22. What gives stool its brown color?

Stercobilin.


23. What is shunt bilirubin?

Unconjugated bilirubin formed from ineffective erythropoiesis (intramedullary destruction).


24. Which congenital disorder has complete absence of UGT?

Crigler–Najjar Syndrome Type I.


25. Which congenital disorder shows mild unconjugated jaundice during stress?

Gilbert syndrome.


26. Which congenital disorder has conjugated hyperbilirubinemia with a black liver?

Dubin–Johnson syndrome.


27. Which shows conjugated hyperbilirubinemia without liver pigmentation?

Rotor syndrome.


28. What is the main feature of hemolytic jaundice?

Unconjugated hyperbilirubinemia with no bilirubin in urine.


29. What is the hallmark of obstructive jaundice?

Clay-colored stools, dark urine, and pruritus.


30. Which jaundice type shows ↑ ALP and ↑ GGT?

Obstructive (post-hepatic) jaundice.


31. Why does hepatocellular jaundice show both conjugated and unconjugated bilirubin elevation?

Because hepatocyte uptake, conjugation, and excretion are impaired.
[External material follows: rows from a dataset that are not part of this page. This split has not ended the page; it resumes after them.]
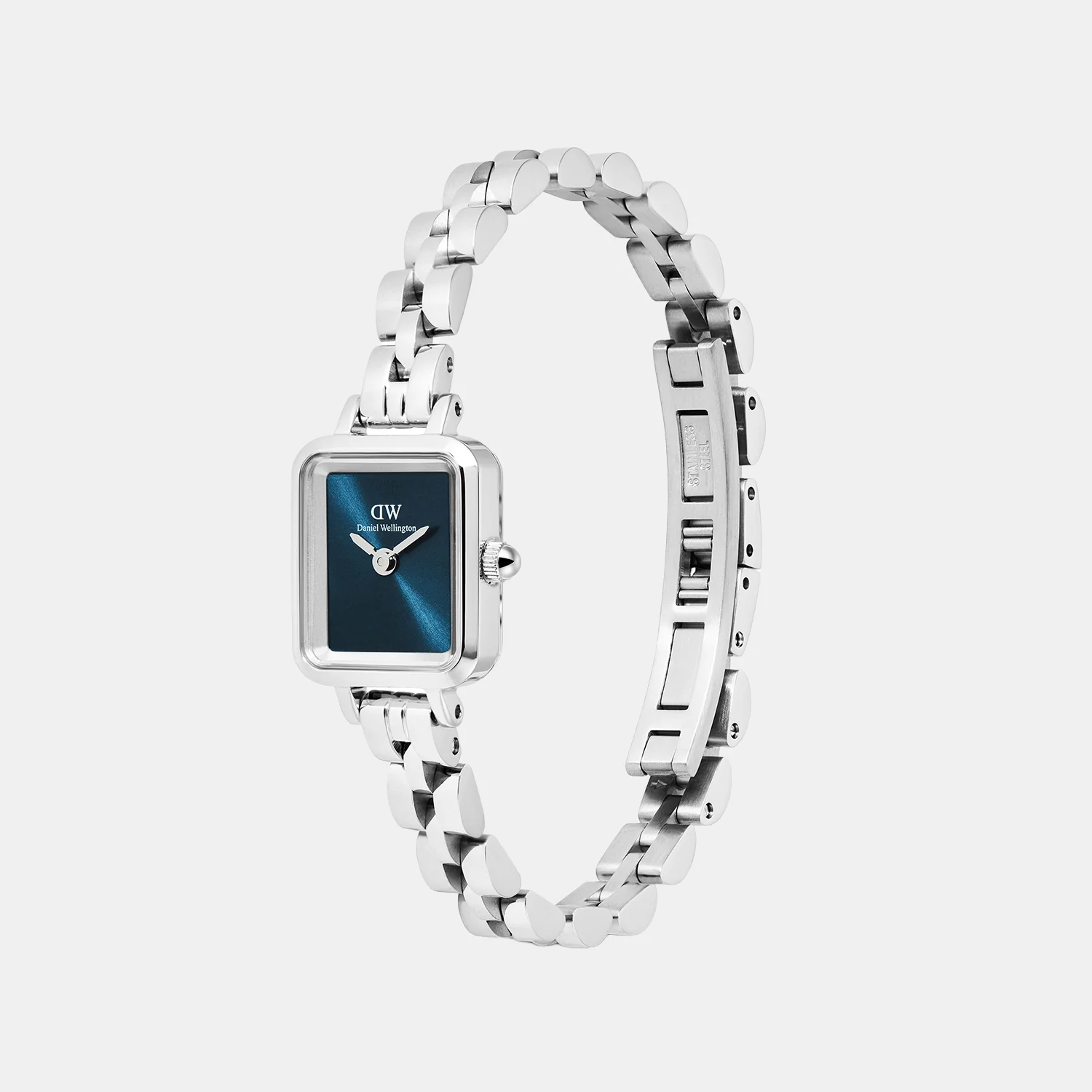 Quadro Mini Women Quartz Blue Dial Analog Stainless Steel Watch DW00100846K - Image 3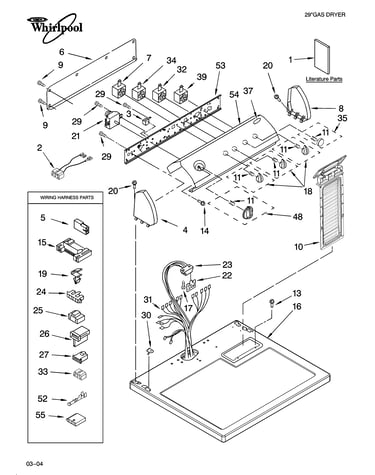 Top and console parts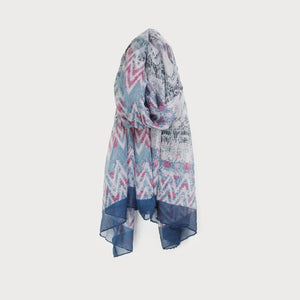 Blue- Abstract Lightweight Scarf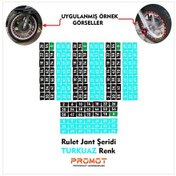 Resim Rulet Jant Şeridi Turkuaz Renk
32. Which type of jaundice shows increased urobilinogen in urine?

Hemolytic jaundice.


33. Which type shows decreased urobilinogen?

Obstructive jaundice.


34. What causes clay-colored stools in obstruction?

Lack of bilirubin reaching the intestine → no stercobilin.


35. What causes dark urine in obstructive jaundice?

Excess conjugated bilirubin excreted by kidneys.


36. What does phenobarbital do in Crigler–Najjar Type II?

Induces UGT1A1, lowering bilirubin.


37. What is the significance of carbon monoxide in heme breakdown?

It is a byproduct of heme oxygenase activity.


38. What does ferrochelatase insert into protoporphyrin IX?

Fe²⁺.


39. Which bilirubin fraction rises first in viral hepatitis?

Conjugated bilirubin (due to impaired excretion).


40. What is the most important lab test to differentiate obstructive from hepatocellular jaundice?

ALP and GGT levels (high in obstruction).